» **WORK INSTRUCTIONS**:
1. Can you extract, word for word, the part of the interview transcript from "So two years" to "here we are."?
2. Could you copy the records from the line with "of the dogs." to the line with "[371,15,423,64]", both lines included, and leave the pictures out of your answer?

» **EXCERPT PROVIDED**:
★ ★ ★

He is a cybersecurity demand generator. Clark, tell us about yourself. How'd you end up

 

[00:00:52] Clark: here? So, I came into cybersecurity as an outsider. It was pretty serendipitous, actually. I had always romanticized cybersecurity. Penetration testing, getting paid to hack into things, and make your way into buildings, and red team stuff.

 

Like, that's just the coolest... on the planet to me. And I had been in the marketing agency world for years. And after leaving that world quite disillusioned, I was like, you know what? There are actually a lot of similarities in what we do as marketers, as far as like the soft skills goes. And. People that persuade other people to let them into their server room, you know, it's it's those kind of similarities And so I ended up applying to be a penetration tester on a red team with zero technical experience whatsoever Understandably, I was ghosted no hard feelings I totally get it, but I'd written this long email to the CEO of this company Explaining some of these similarities, you know, and huge letter, put a lot of time into it, ghosted.

 

So two years later, I get a random phone call from that CEO. He had started his own, uh, founded his own cybersecurity awareness training startup. And he said, I've been thinking about that email for two years. I want you to come run my marketing department. And so I knew I was going to get in. Any way I could into cybersecurity and that just happened to be it.

 

And here we are.

 

[00:02:30] Leanne: That's such a cool story. So, I mean, I think we all want to feel like someone reads our emails and remembers it for two years. That's so, it doesn't, it didn't feel good to be ghosted, but what a great outcome.

 

[00:02:42] Clark: It was wild. Yeah.

 

[00:02:46] Leanne: So when you went from like a marketing agency, which I don't want to call all agencies the same cause they're not, but there's the very typical marketing funnel and things that, that happen.

 

How did that fit in when you moved over to cybersecurity? Did you like, how did that, that match?

 

[00:03:07] Clark: Not at all. Okay. Yeah, it didn't match at all being on the agency side, you know It's just a matter of being at a different kind of agency This is more of a creative marketing agency. And so I was working with everyone from Exxon to Jimmy Buffett to Everything in between you could think of like global brands or the mom and pop barbecue Stand in Birmingham, Alabama, you know Who knows?

 

But yeah, it was, it was really different, you know, coming from agency into basically anything else, because agencies are a beast of their own, but the funnel itself is one of those things that I have a really strong love hate relationship with. Yeah,

 

[00:03:50] Leanne: I think, I think we all feel that way at some point.

★ ★ ★

» **PROVIDED RECORDS**:
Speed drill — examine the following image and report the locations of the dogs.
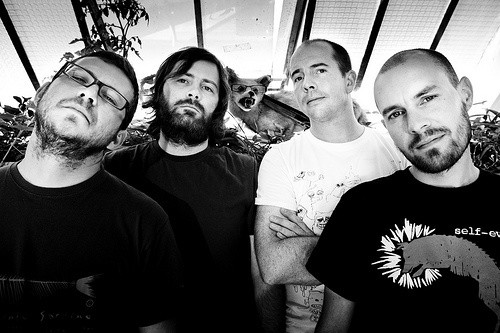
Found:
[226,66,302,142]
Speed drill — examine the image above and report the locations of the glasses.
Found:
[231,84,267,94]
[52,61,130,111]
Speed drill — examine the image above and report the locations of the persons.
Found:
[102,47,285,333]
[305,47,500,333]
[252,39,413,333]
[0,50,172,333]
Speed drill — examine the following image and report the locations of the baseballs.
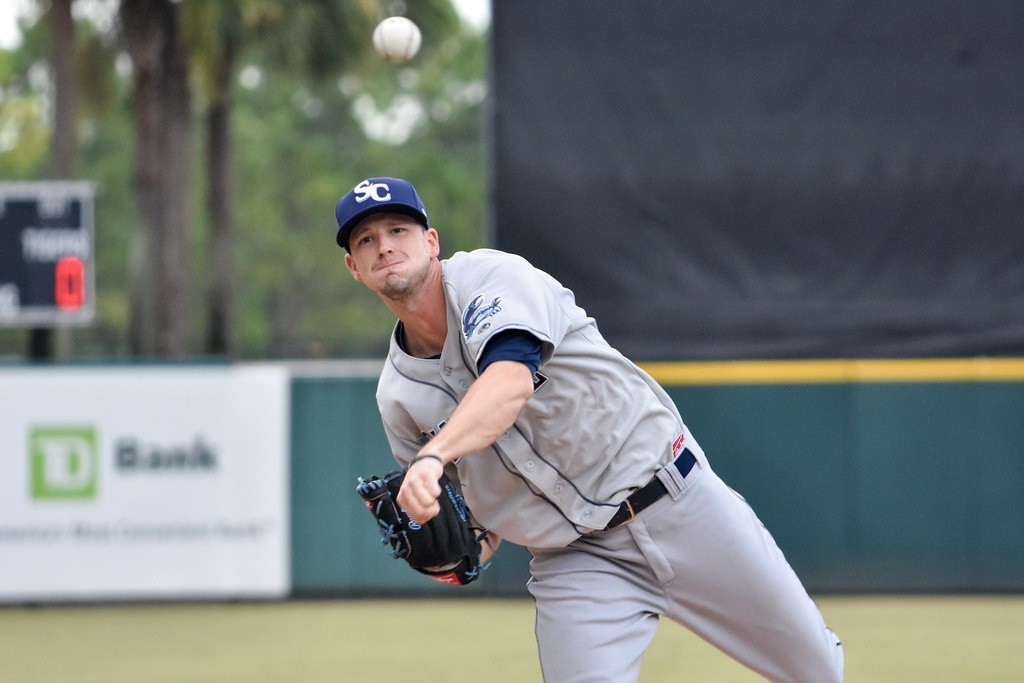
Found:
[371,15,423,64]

★ ★ ★

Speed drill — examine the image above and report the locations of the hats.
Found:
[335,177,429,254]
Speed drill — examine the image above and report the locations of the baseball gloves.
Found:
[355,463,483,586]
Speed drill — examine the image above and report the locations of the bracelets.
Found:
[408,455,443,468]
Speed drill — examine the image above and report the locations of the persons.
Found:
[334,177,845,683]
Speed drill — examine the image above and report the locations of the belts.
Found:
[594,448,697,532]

★ ★ ★

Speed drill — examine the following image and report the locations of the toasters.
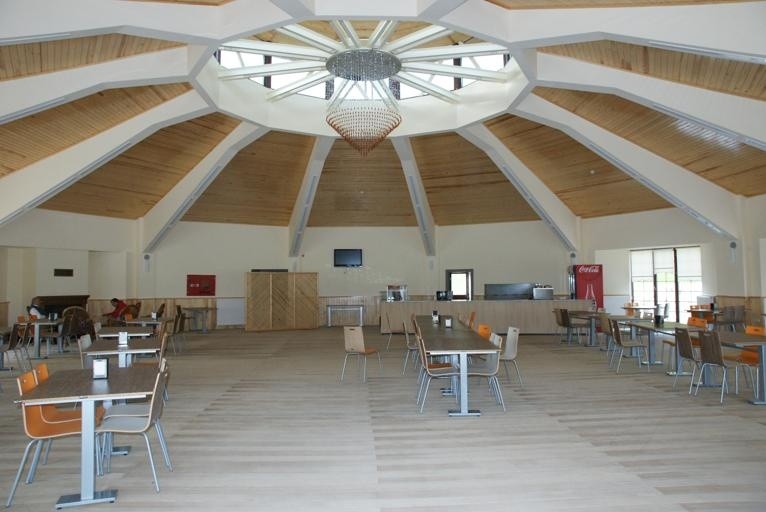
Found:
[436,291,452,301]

★ ★ ★

» **WORKED ANSWERS**:
1.
So two years later, I get a random phone call from that CEO. He had started his own, uh, founded his own cybersecurity awareness training startup. And he said, I've been thinking about that email for two years. I want you to come run my marketing department. And so I knew I was going to get in. Any way I could into cybersecurity and that just happened to be it.

 

And here we are.

2.
Speed drill — examine the following image and report the locations of the dogs.
Found:
[226,66,302,142]
Speed drill — examine the image above and report the locations of the glasses.
Found:
[231,84,267,94]
[52,61,130,111]
Speed drill — examine the image above and report the locations of the persons.
Found:
[102,47,285,333]
[305,47,500,333]
[252,39,413,333]
[0,50,172,333]
Speed drill — examine the following image and report the locations of the baseballs.
Found:
[371,15,423,64]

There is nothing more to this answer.